Dr. Jonathan Gottlieb: It puts us in a difficult position in maintaining our ethical and moral responsibilities of providing medically indicated care, while at the same time managing the financial realities of a private practice. It is a conflict with only one right answer: to do the right thing for the patient. However, this comes at a cost to the practice. We are forced to make decisions regarding personnel, benefits, capital investments and our personal income is adversely affected.

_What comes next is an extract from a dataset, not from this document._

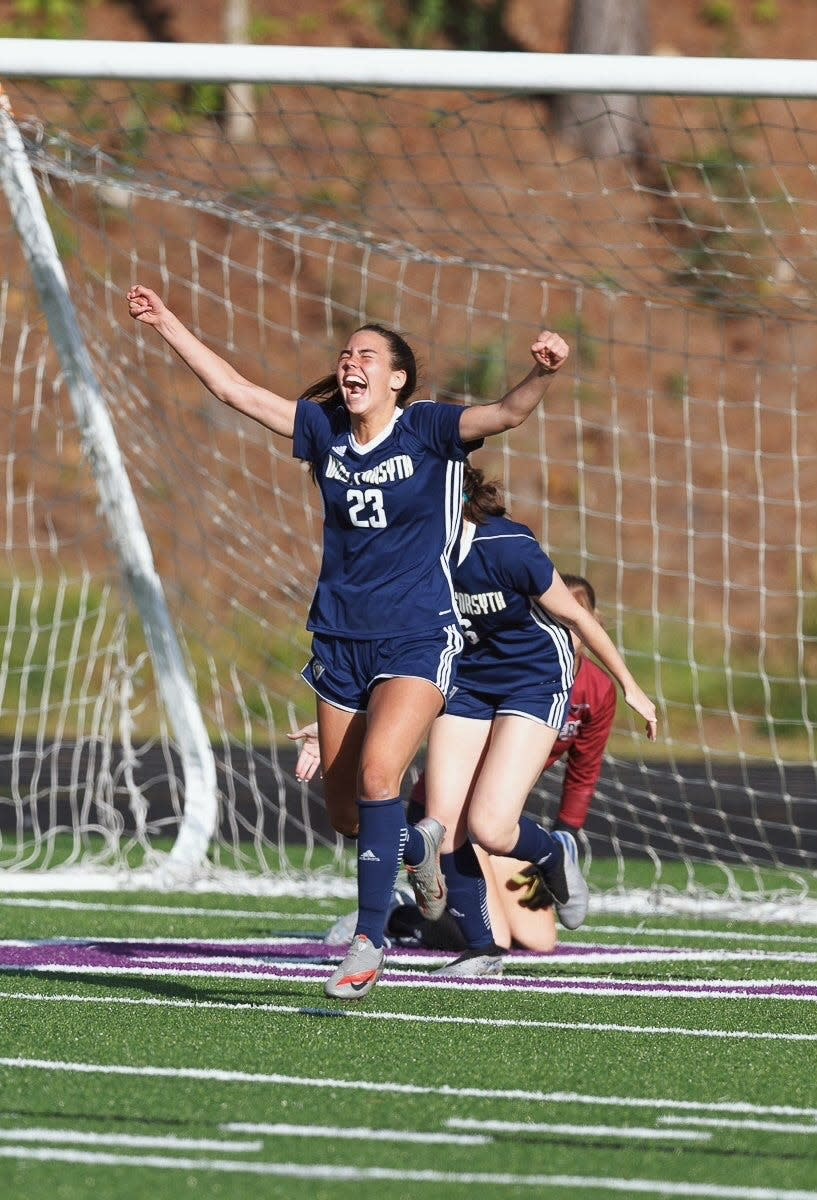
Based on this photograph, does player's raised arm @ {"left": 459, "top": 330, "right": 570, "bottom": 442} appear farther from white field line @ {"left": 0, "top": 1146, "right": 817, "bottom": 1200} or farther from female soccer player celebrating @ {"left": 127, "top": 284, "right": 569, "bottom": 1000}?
white field line @ {"left": 0, "top": 1146, "right": 817, "bottom": 1200}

Q: What was your most recent struggle with payers? How did you navigate it?

JB: We are routinely filling out additional forms that take substantial time, even for testing procedures that are clearly indicated and described in the office notes. This consequently limits staff from dealing with more relevant clinical issues and backlogs of administrative chores ensue. 

We focused on optimizing documentation to limit authorization denials with marginal success at best. Unfortunately, it appears this is as much a manpower issue as anything else, which carries direct cost to the practice.

Q: What strategies can physicians in private practice employ to deal with rising costs and declining reimbursements?

JB: It is essential to focus on maintaining efficiencies and preventing revenue bleed. Closely watching augmented reality, assessing actual reimbursement versus expected and monitoring administrative costs translate directly to the bottom line. It is easy to ignore details with a fat wallet, but that wallet can lose weight quickly. I believe it also contributes to the interest many surgeons have in participating in legal cases as the reimbursement typically exceeds what we receive under conventional insurance contracts.

Q: What changes in reimbursement do you expect to see in the next five years?

JB: Unfortunately, I believe the situation is only going to become more complicated and disadvantageous for private practice physicians. There is consolidation and virtual monopolies in certain regions among payers and hospitals. Additionally, further governmental intervention — both at the state and federal level — have both direct and indirect implications. 

It is incumbent among all physicians and their practice managers to routinely reevaluate their business model and long-term sustainability. As Darwin said, "it is not the strongest of the species that survives, nor the most intelligent; it is the one most adaptable to changes."